* Exercise directions: Repeat everything in the material exactly.

* Excerpted data:
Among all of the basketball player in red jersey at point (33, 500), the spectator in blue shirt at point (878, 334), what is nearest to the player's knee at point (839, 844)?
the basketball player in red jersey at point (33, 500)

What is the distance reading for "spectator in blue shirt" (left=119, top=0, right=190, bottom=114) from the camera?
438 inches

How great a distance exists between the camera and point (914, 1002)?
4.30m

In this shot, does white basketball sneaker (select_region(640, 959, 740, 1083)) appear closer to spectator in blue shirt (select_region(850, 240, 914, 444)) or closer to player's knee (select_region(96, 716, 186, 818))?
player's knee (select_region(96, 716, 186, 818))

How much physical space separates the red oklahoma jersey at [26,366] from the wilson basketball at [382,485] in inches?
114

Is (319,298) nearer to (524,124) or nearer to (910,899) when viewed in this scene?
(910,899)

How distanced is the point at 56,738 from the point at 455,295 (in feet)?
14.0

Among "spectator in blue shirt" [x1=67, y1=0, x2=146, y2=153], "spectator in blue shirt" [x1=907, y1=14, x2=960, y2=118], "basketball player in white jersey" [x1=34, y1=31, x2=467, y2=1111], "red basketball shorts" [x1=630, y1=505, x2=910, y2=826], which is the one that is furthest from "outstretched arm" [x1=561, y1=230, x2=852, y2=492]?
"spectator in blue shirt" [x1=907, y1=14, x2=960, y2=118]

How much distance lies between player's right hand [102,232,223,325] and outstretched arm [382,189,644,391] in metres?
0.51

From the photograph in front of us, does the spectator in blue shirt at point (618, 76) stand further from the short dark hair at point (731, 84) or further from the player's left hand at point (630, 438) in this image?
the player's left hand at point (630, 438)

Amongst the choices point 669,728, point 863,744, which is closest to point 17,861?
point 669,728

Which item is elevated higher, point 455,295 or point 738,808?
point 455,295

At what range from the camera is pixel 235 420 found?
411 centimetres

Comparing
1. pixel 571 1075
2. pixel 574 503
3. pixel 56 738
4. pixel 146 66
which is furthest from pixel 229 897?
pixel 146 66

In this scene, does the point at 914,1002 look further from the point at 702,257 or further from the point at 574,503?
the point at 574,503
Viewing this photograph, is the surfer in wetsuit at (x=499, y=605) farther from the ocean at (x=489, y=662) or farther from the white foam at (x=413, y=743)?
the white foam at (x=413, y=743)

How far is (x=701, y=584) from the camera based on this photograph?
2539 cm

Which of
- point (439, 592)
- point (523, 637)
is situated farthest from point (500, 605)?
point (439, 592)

* Reply to the task:
Among all of the basketball player in red jersey at point (33, 500), the spectator in blue shirt at point (878, 334), what is nearest to the player's knee at point (839, 844)?
the basketball player in red jersey at point (33, 500)

What is the distance reading for "spectator in blue shirt" (left=119, top=0, right=190, bottom=114) from the camera?
438 inches

How great a distance exists between the camera and point (914, 1002)?
4.30m

In this shot, does white basketball sneaker (select_region(640, 959, 740, 1083)) appear closer to spectator in blue shirt (select_region(850, 240, 914, 444)) or closer to player's knee (select_region(96, 716, 186, 818))?
player's knee (select_region(96, 716, 186, 818))

How much physical space separates the red oklahoma jersey at [26,366] from the wilson basketball at [382,485] in inches?
114

Is (319,298) nearer to (524,124) or nearer to (910,899) when viewed in this scene?
(910,899)

How distanced is the point at 56,738 from the point at 455,295 (in feet)?
14.0

Among "spectator in blue shirt" [x1=67, y1=0, x2=146, y2=153], "spectator in blue shirt" [x1=907, y1=14, x2=960, y2=118], "basketball player in white jersey" [x1=34, y1=31, x2=467, y2=1111], "red basketball shorts" [x1=630, y1=505, x2=910, y2=826], which is the one that is furthest from "outstretched arm" [x1=561, y1=230, x2=852, y2=492]?
"spectator in blue shirt" [x1=907, y1=14, x2=960, y2=118]

How much distance lies between player's right hand [102,232,223,325] and outstretched arm [382,189,644,391] in metres?
0.51

From the photograph in front of us, does the spectator in blue shirt at point (618, 76) stand further from the short dark hair at point (731, 84) or further from the player's left hand at point (630, 438) in this image?
the player's left hand at point (630, 438)

Amongst the choices point 669,728, point 863,744, which is closest to point 17,861?
point 669,728

Which item is elevated higher, point 455,295 or point 738,808?
point 455,295

At what range from the camera is pixel 235 420 found?
411 centimetres

Comparing
1. pixel 571 1075
2. pixel 574 503
3. pixel 56 738
4. pixel 146 66
which is furthest from pixel 229 897?
pixel 146 66

In this scene, does the point at 914,1002 look further from the point at 702,257 or further from the point at 574,503?
the point at 574,503
Viewing this photograph, is the surfer in wetsuit at (x=499, y=605) farther from the ocean at (x=489, y=662) or farther from the white foam at (x=413, y=743)?
the white foam at (x=413, y=743)

How far is (x=701, y=584) from the camera based on this photograph?
2539 cm

Which of
- point (439, 592)
- point (523, 637)
is situated farthest from point (500, 605)?
point (439, 592)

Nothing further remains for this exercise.